* [EXTRACT PROVIDED]
==================================================
The shorts programs are always hit
and miss for me. This year the animation styles were pretty good and had lots
of variety, although as in many shorts the stories often had open endings or
surreal tales.
38-39 c (S. Korea/US)--I don't think I've seen any short
films from South Korea before. I believe the filmmaker is a Korean American
student. The title is the temperature in a bathhouse. There is no dialogue, so
the synopsis of the short "A birthmark forms a bond between father and son in an
old public bathhouse" tells me more than I got out of it. There was no real
indication to me that the two characters were father and son. This film was mostly portrayed via
images melding into something else, going in a roundabout way from the son's
birthmark to his father's.
Bite of the Tail (US)--A woman suffers from a
mysterious stomach ailment but her doctor is distracted and not very interested,
giving her vague diagnosis and cures. Her husband also is not very interested
in her health either. He spends his time in an empty lot trying to catch a
snake when he should be working. The snake metamorphoses into symbolism of the
woman's ailment, whether it is physical or mental I don't know. This story to me feels very autobiographical.
The Conquerors (Canada/France)--A surreal landscape where a man and woman live as if
they are on a desert island, eventually birthing several kids, making pets out
of giant insects, battling nature and other creatures. The people are real and although
everything else is rendered via CGI, they still have the style of clip art type
images cut out of a book.
Old Man (US)--The filmmaker got her hands on taped telephone
recordings of Charles Manson and splices them into a rambling conversation, with
animation to personify what he is saying.
Edmond was a Donkey
(Canada/France)--Meek Edmond is picked on at work and daydreams of escaping to a
fantasy land. When his coworkers covertly put donkey ears on him, this seems to
change Edmond into a more extroverted and confident person, despite his
ridiculous appearance. When the ears are taken away, Edmond returns to
depression. It won the Gold Plaque for Animated Short at the fest.
==================================================
(Data items)
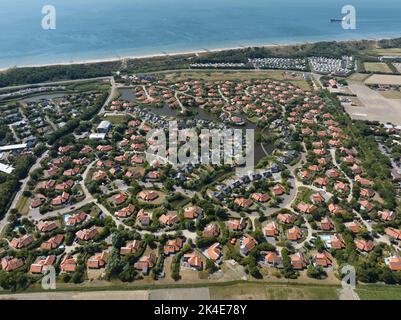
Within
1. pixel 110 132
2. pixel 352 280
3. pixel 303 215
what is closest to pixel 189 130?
pixel 110 132

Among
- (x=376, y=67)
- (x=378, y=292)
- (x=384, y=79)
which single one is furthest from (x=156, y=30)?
(x=378, y=292)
==================================================
* [USING THE INFORMATION]
1/ List the titles of all the short films discussed in the review of the animated shorts program.
2/ Retype the passage from the review of the animated shorts program, starting at "The Conquerors (Canada/France)--A" and ending at "he is saying.".

* [ANSWERS TO THIS EXERCISE]
1/
38-39 c
Bite of the Tail
The Conquerors
Old Man
Edmond was a Donkey

2/
The Conquerors (Canada/France)--A surreal landscape where a man and woman live as if
they are on a desert island, eventually birthing several kids, making pets out
of giant insects, battling nature and other creatures. The people are real and although
everything else is rendered via CGI, they still have the style of clip art type
images cut out of a book.
Old Man (US)--The filmmaker got her hands on taped telephone
recordings of Charles Manson and splices them into a rambling conversation, with
animation to personify what he is saying.